ABOUT THIS EXERCISE
The response must be the exact lines from the line holding "Natasha Claus online" through the end of the entries, with no pictures and nothing else.
┄┄┄┄┄┄
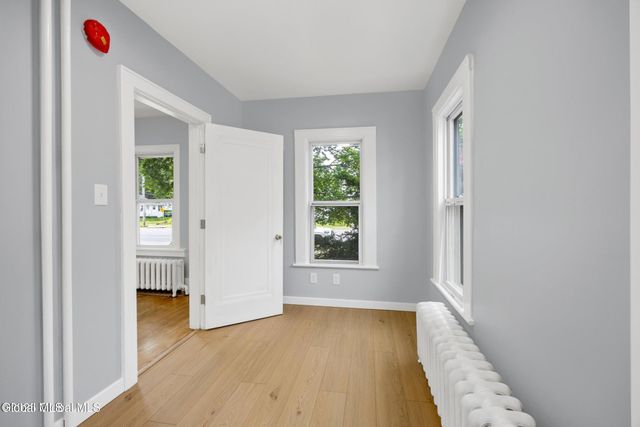 979 Washington Avenue, Albany, NY 12206
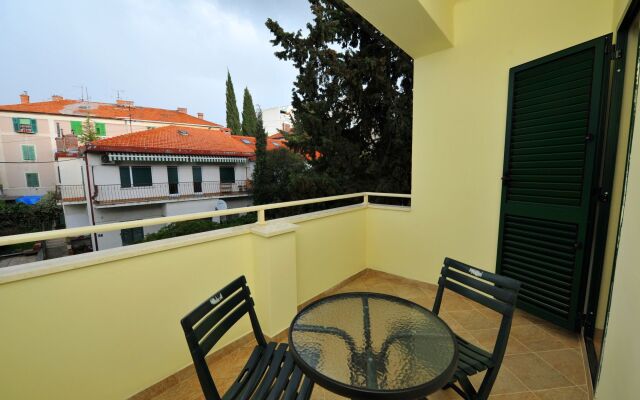 Villa Vice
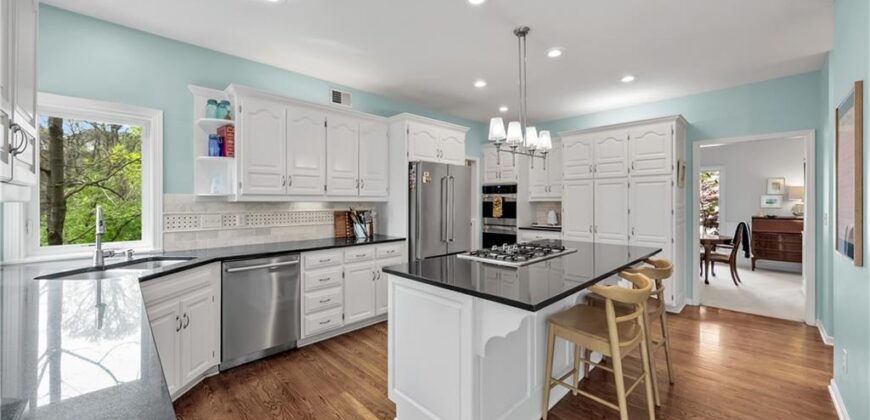 6108 N Mattox Road, Kansas City, MO 64151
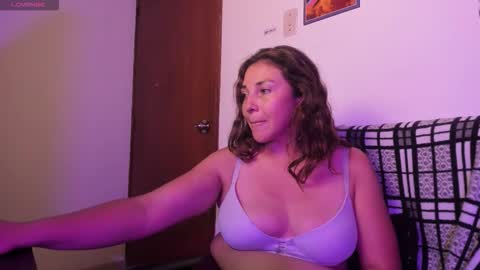 Natasha Claus online show from March 6, 9:10 pm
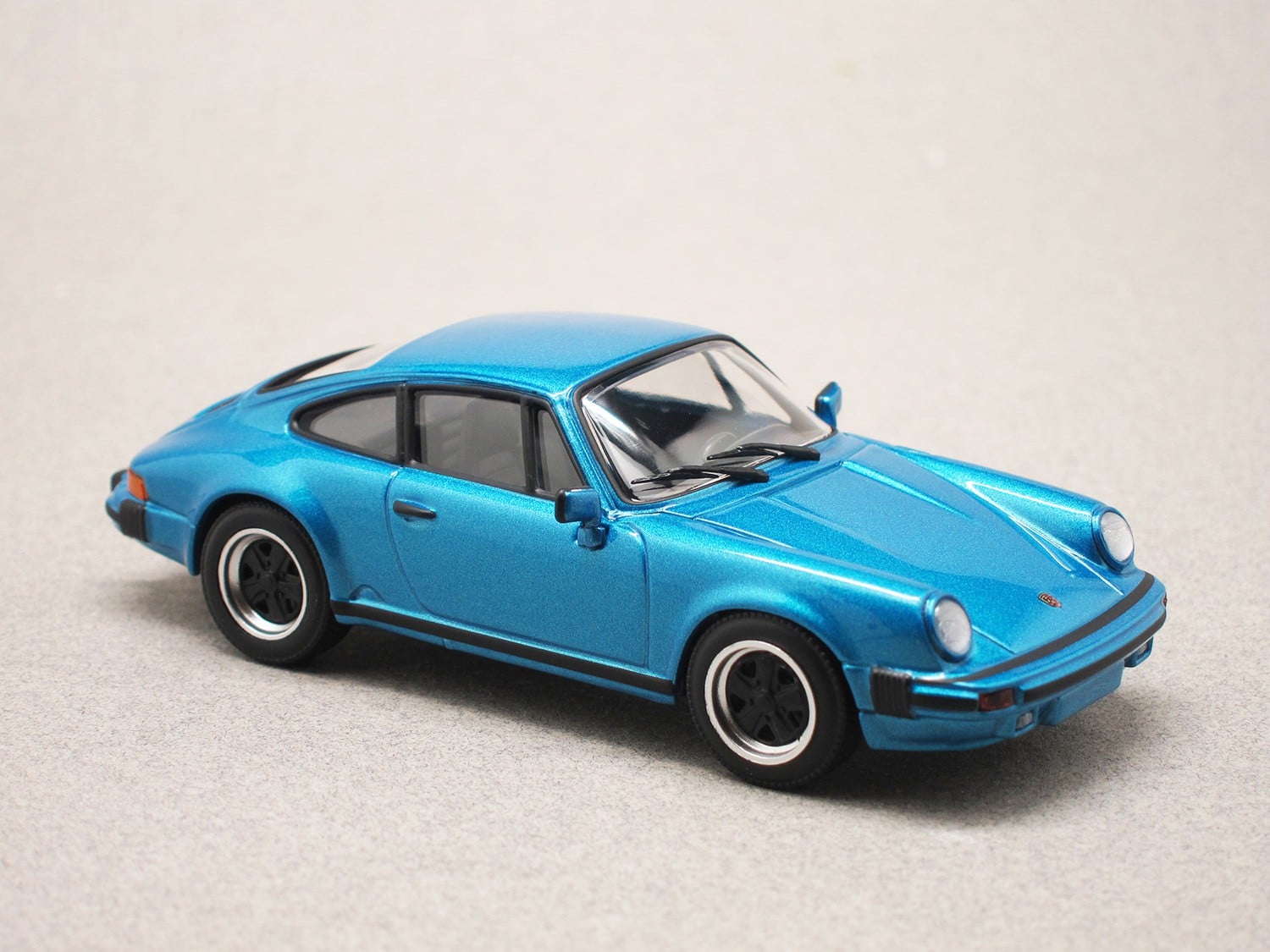 Porsche 911 SC (Maxichamps) 1:43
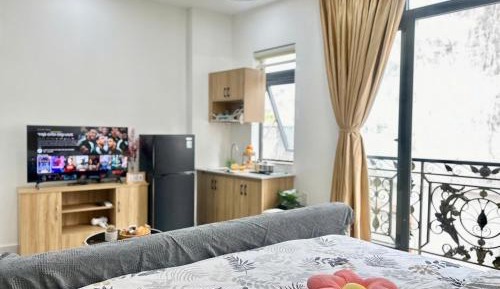 Studio with Balcony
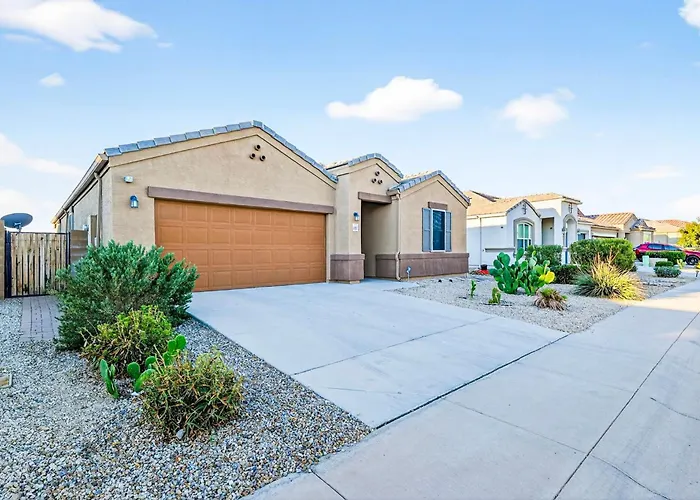 Holiday home Tropical Desert Oasis Phoenix 5br 3bath With Outdoor Tiki Bar & Bbq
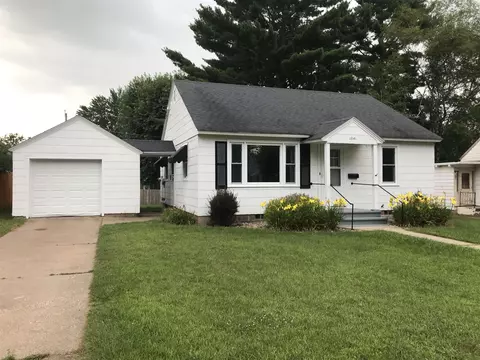 1041 S Lutz St, Shawano, WI 54166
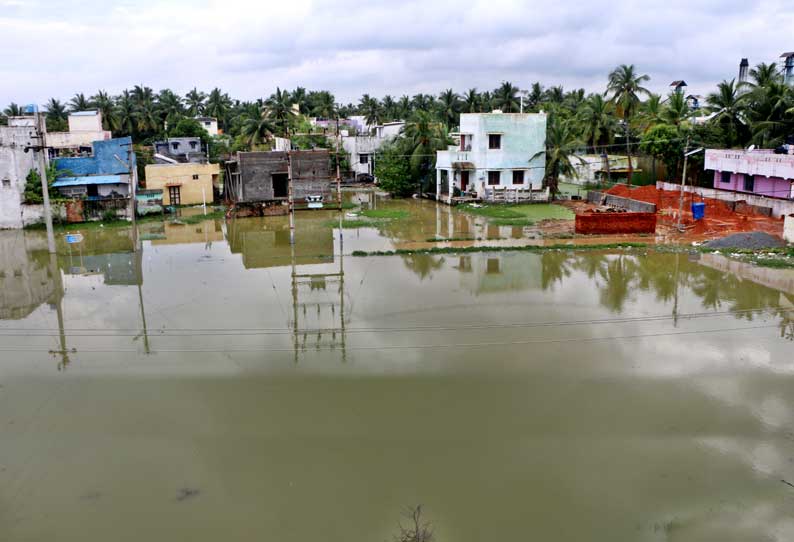 பரவலாக மழை: வீடுகளில் முடங்கிய பொதுமக்கள் தீபாவளி விற்பனை பாதிப்பால் வியாபாரிகள் கவலை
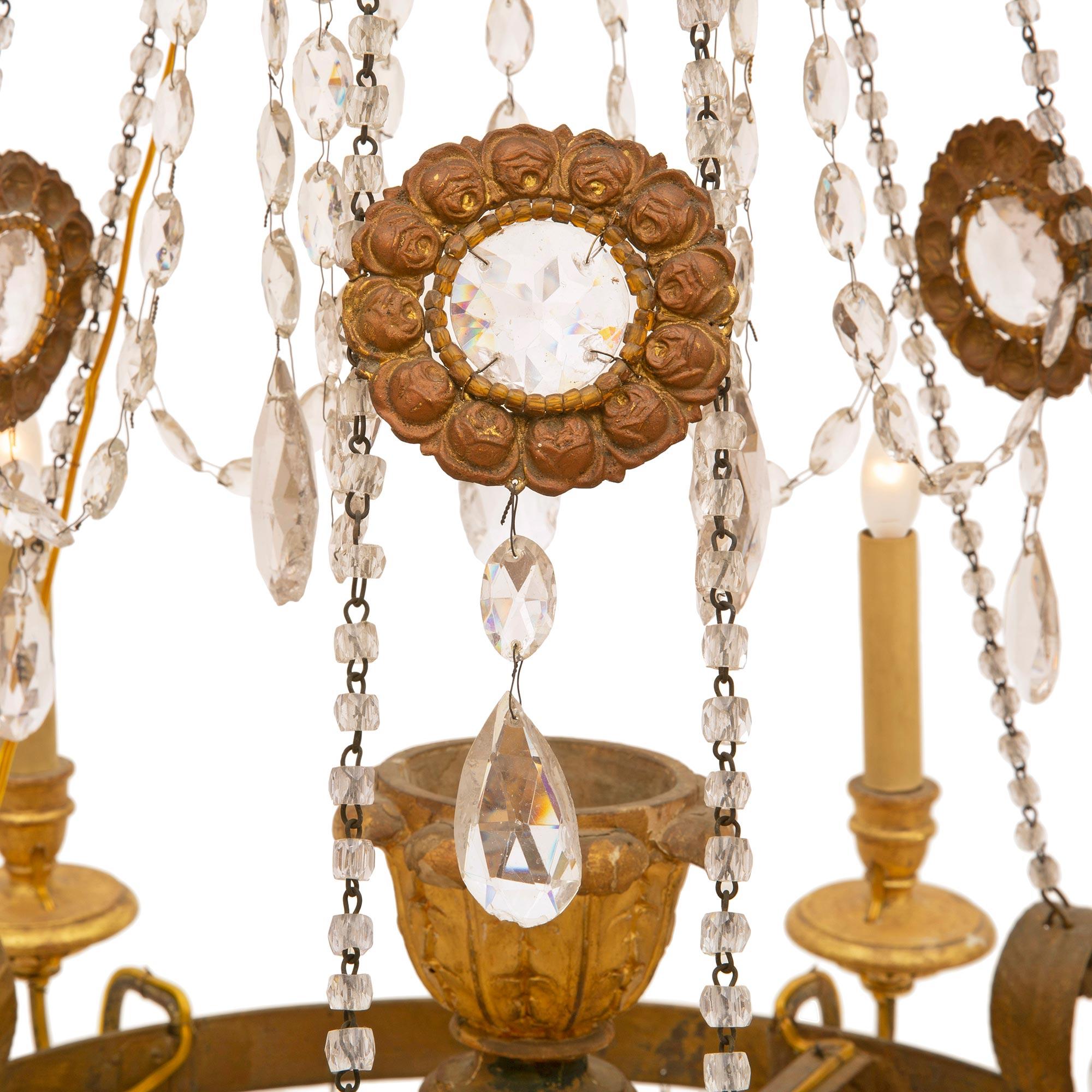 Italienischer Kronleuchter aus vergoldetem Holz und Kristall aus dem 19. Jahrhundert im Angebot 2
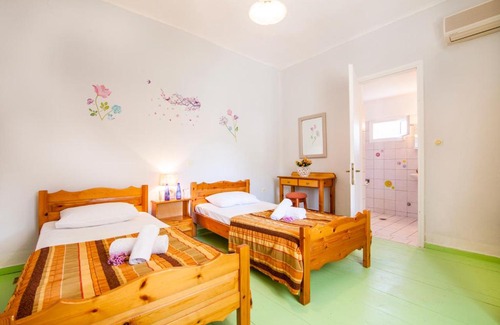 Kato Korakiana Casa | Koutroulo's Private Cottage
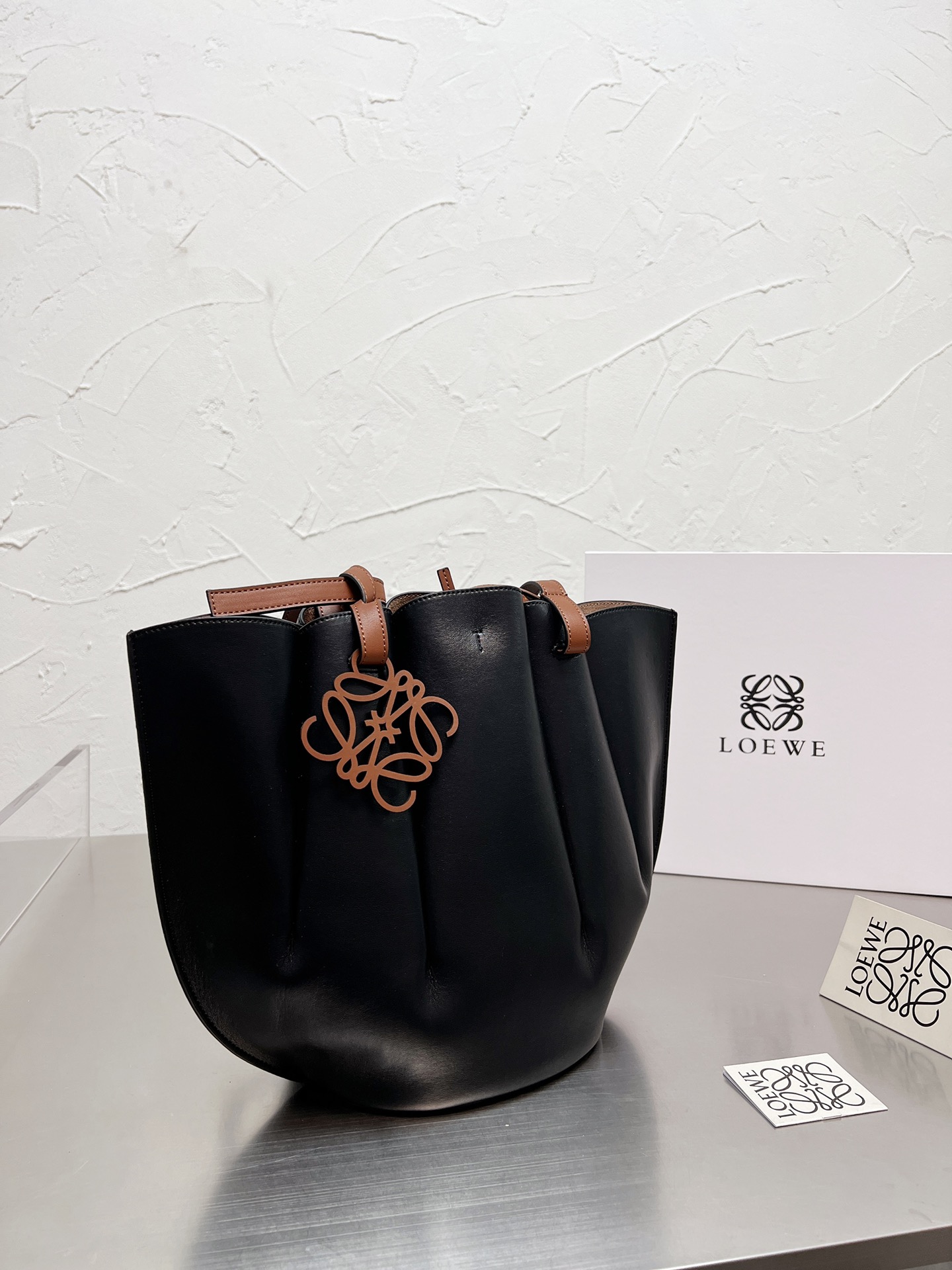 Loewe-ロエベ シェル トートバッグ-高島屋オンラインストア - 公式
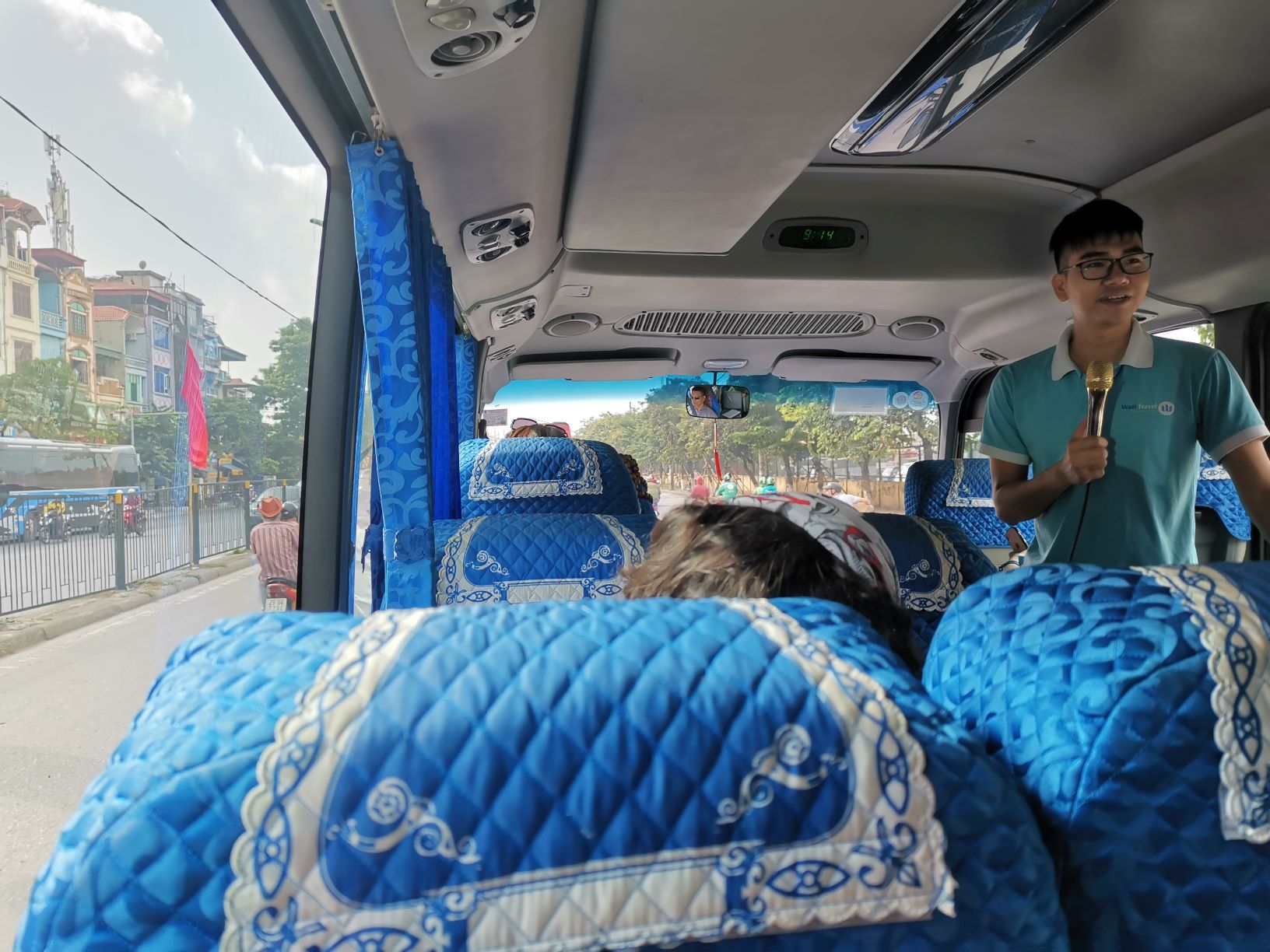 tour-bus-to-bai-dinh-pagoda-and-trang-an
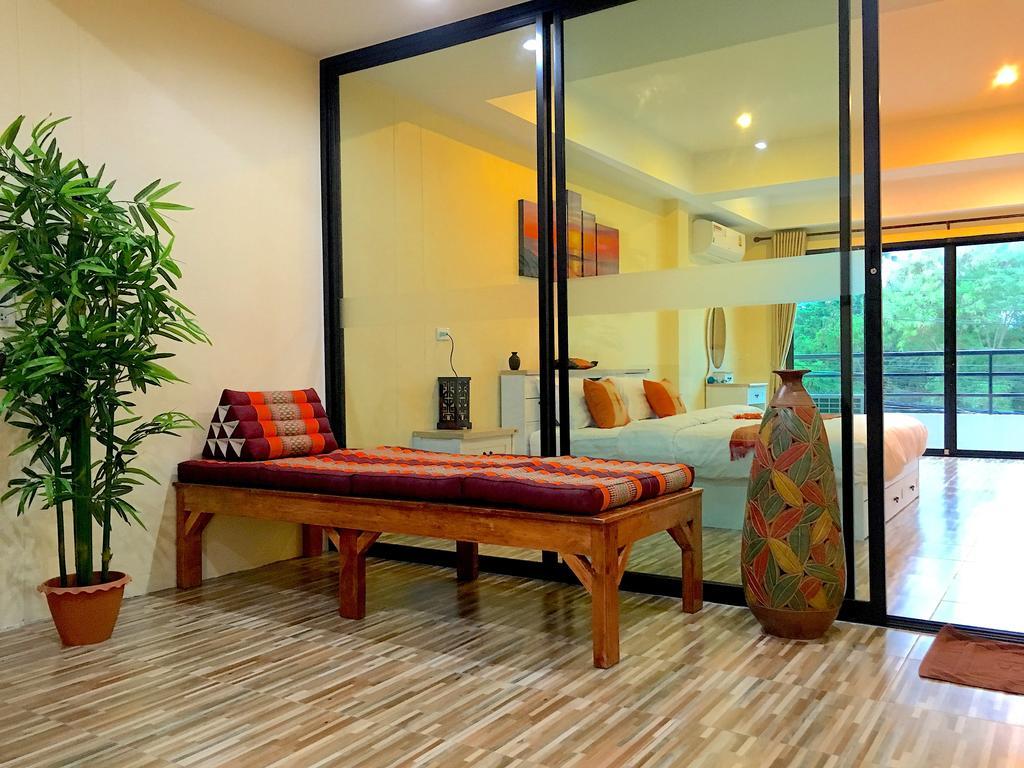 Апартаменти Breezy House Джомтьєн-Біч Екстер'єр фото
┄┄┄┄┄┄
SOLUTION FOR THIS TASK
 Natasha Claus online show from March 6, 9:10 pm
 Porsche 911 SC (Maxichamps) 1:43
 Studio with Balcony
 Holiday home Tropical Desert Oasis Phoenix 5br 3bath With Outdoor Tiki Bar & Bbq
 1041 S Lutz St, Shawano, WI 54166
 பரவலாக மழை: வீடுகளில் முடங்கிய பொதுமக்கள் தீபாவளி விற்பனை பாதிப்பால் வியாபாரிகள் கவலை
 Italienischer Kronleuchter aus vergoldetem Holz und Kristall aus dem 19. Jahrhundert im Angebot 2
 Kato Korakiana Casa | Koutroulo's Private Cottage
 Loewe-ロエベ シェル トートバッグ-高島屋オンラインストア - 公式
 tour-bus-to-bai-dinh-pagoda-and-trang-an
 Апартаменти Breezy House Джомтьєн-Біч Екстер'єр фото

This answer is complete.